Figure 2: Single-cell RNA-seq with known lineage relationships and times since division.
figure 2

(a) Comparison of Euclidean distances (measured in log-transformed transcripts per million) between sister cells, cousin cells and unrelated cells for CD8+ T-cells (n=43, 73 and 4,544, respectively) and L1210 cells (n=37, 60 and 3,064, respectively) for the entire gene set (9,997 genes and 10,658 genes for CD8+ T-cells and L1210, respectively). Groups were compared with a Mann–Whitney U-test (Methods). The shaded area overlay on the unrelated cell pair measurements has a width corresponding to differences in time since division for these cells. The widths were constructed using a 250-point moving average of the pairwise differences in time since division for visual clarity. Scale bar, 3 h. (b) Same analysis as in (a) applied to a subset of genes with cell cycle-related gene annotations (688 genes total) for CD8+ T-cells. (c) Same analysis as in a,b applied to a subset of genes with gene annotations related to T-cell activation and function (142 genes total) for CD8+ T-cells. (Groups were compared with a Mann–Whitney U-test. After Bonferroni correction: *P<0.05, **P<0.01, ***P<0.001. Not-significant (NS) indicates a P value >0.05.) (d) Plot of Granzyme B expression levels (measured in log-transformed transcripts per million) in sister cell pairs (blue circles), cousin cell pairs (red circles) and unrelated cell pairs (grey scale density plot with darkest regions corresponding to highest relative occupancy). The correlation coefficients of related and unrelated cell pairs were compared with a Fisher’s z transformation (P=0.005). (e) Plot of Granzyme B expression levels as a function of the time since division for each single cell. (f,g) Plot of scores on the first latent variable of partial least squares regression models constructed with expression measurements as predictor variables and the time since division for each single cell as the response variable for CD8+ T-cells (f) and L1210 cells (g). The final models were constructed with genes corresponding to the top 300 VIP scores for each cell type (Supplementary Fig. 9, Methods).

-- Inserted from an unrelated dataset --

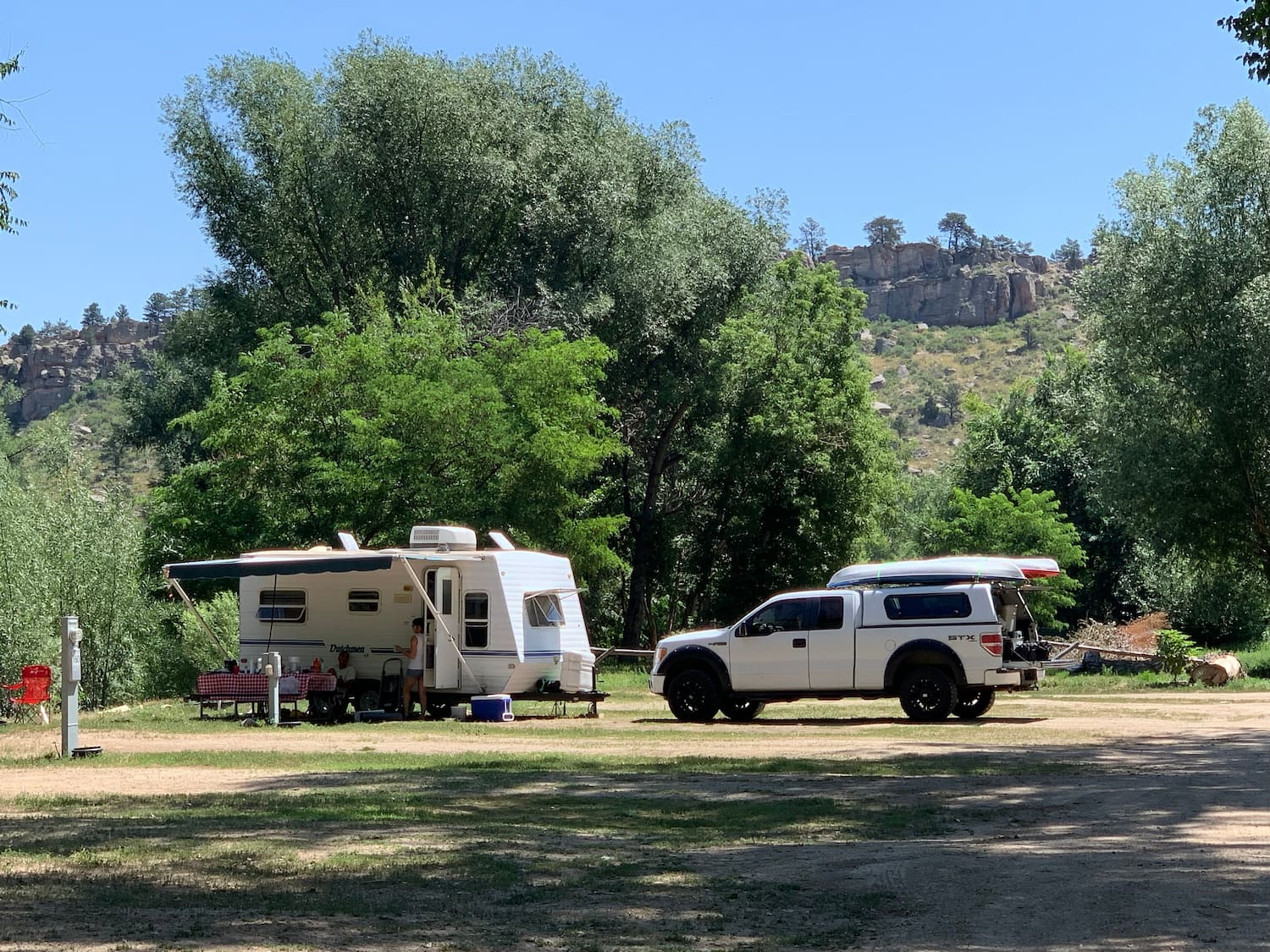 Truck and Rv parked at forested campsite near Fort Collins.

The effects of lineage and clonality in T-cells are of particular interest in the context of effector cell function and differentiation in response to antigenic stimuli7,16. When performing the aforementioned analysis on a subset of genes with functional relevance to CD8+ T-cell activation, differentiation and cytotoxic function, there was once again significantly greater intraclonal transcriptional similarity (P<0.001, Mann–Whitney U-test) (Fig. 2c, Supplementary Data 3). Transcriptional similarity among the progeny of a single clone did not appear to be driven by gene expression signatures associated with pre-existing subsets of memory and effector CD8+ T cell phenotypes (Supplementary Fig. 6; Supplementary Note 3). In addition to these aggregate measurements, we compared intra- and interclonal similarity at the single gene level. The genes that showed significantly more intra- than interclonal similarity were highly enriched for gene ontology annotations relating to T-cell activation and immune cell function (P<0.001, modified Fisher Exact test Supplementary Data 4). Interestingly, gene expression for Granzyme B (Gzmb)—whose protein product plays a key role in cytotoxic T-cell-mediated target cell killing—showed one of the highest levels of clonal similarity, with strong correlations in Gzmb expression levels between sisters (R2=0.524, n=43) and cousins (R2=0.517, n=73) as compared with unrelated cells (R2=0.002, n=4,544) (Fig. 2d). At the intraclonal level for CD8+ T-cells, genes which showed stronger correlation between sister cells than between cousin cells were also enriched for gene ontology terms relating to T-cell activation and immune cell function (P<0.05; modified Fisher Exact test Supplementary Fig. 7, Supplementary Data 5). A similar analysis in L1210 cells, which do not require activation and are not actively differentiating, demonstrated that genes with expression levels more correlated in sister cells were instead enriched for basic biological function annotations including cell metabolism and biosynthetic processes. To our knowledge, these measurements offer the first direct comparison of inter- and intraclonal variability in activated CD8+ T-cells with a priori knowledge of lineage relationships and, when taken together, suggest lineage-dependent transcriptional signatures corresponding to unique functional phenotypes.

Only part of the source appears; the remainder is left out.